This is really confusing me. Sorry to be so thick about this. And I haven't masses of time to post today, so if I sound abrupt ever, that's the reason. Jimjams, davros and eidsvold, thanks so much for being so honest and Jimjams I'd really like to meet you one day, too
I can see how frustrating it must seem to you all for parents of NT children to moan to you about their problems, like talking too much. Very tactless, I can see that. Do you think you get to suffer these conversations because the NT parents you meet want to show you that not all is sweetness and light for them? I mean as an NT parent I can see myself getting embarassed to wax lyrical about my son's achievements, such as they are.
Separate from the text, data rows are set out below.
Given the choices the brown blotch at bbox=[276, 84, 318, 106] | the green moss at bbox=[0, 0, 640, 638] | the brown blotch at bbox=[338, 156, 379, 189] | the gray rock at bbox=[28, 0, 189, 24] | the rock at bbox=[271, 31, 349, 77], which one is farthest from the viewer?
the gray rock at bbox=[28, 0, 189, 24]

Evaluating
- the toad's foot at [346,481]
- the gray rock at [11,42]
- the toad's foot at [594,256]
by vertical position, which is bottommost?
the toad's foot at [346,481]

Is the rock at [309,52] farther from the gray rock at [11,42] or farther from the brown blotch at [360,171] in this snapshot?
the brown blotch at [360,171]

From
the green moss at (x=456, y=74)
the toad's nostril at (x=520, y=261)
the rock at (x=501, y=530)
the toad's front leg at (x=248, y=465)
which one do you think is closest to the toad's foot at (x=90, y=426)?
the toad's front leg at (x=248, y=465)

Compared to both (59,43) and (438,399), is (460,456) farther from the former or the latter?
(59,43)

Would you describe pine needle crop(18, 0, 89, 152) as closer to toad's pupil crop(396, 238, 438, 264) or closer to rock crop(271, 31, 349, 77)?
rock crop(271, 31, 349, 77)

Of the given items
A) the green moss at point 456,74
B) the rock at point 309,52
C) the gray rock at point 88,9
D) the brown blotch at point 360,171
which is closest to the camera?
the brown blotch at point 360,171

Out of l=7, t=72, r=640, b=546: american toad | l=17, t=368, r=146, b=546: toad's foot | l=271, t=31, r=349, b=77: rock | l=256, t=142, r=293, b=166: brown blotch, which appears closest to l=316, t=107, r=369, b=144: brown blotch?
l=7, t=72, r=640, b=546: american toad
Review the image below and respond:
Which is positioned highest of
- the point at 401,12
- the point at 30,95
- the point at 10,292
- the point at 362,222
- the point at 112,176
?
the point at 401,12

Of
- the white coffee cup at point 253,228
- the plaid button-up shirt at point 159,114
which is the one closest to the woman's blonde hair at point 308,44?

I get embarassed about this with NT parents, so why not with SEN parents? I hate getting into that competitive mindset with anyone, so often it's easier to mention the problems I have, not the non-problems.
But would you rather your NT parents told you about their children's good days and achievements? Taking talking as an example, would you feel less irritated hearing of so and so's child's memorising of a song rather than their endless backchat? If both make you feel bad, fair enough. But where does that leave things? Perhaps best to not say too much about developmental issues, not pass on news about children, not anaylse things too openly, and just live for the moment? is that the best way forward?
I can't pretend to be where you all are. My sons are 'normal' though definitely not as 'normal' as some children. As you may know, jimjams, there's a question mark hanging over my youngest son (prompted by his nursery) and my oldest son's behavior at school has always been an issue. I have had hurtful comments and assumptions made about my sons. But I know this is different. They are still to the best of my knowledge broadly within the norm.
As you all say, as your children get older and your non SEN children make friends from with NT only familes, mixing with these families will become an increasingly unavoidable for you, I'd imagine. Will you cross that bridge when you come to it?